WHAT IS EXPECTED:
Rename every "pixel" in the rows to "point", leaving everything else unchanged.

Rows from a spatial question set
━━━━━━
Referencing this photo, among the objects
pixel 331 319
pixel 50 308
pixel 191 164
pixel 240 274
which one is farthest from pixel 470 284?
━━━━━━
CORRECT RESPONSE:
Referencing this photo, among the objects
point 331 319
point 50 308
point 191 164
point 240 274
which one is farthest from point 470 284?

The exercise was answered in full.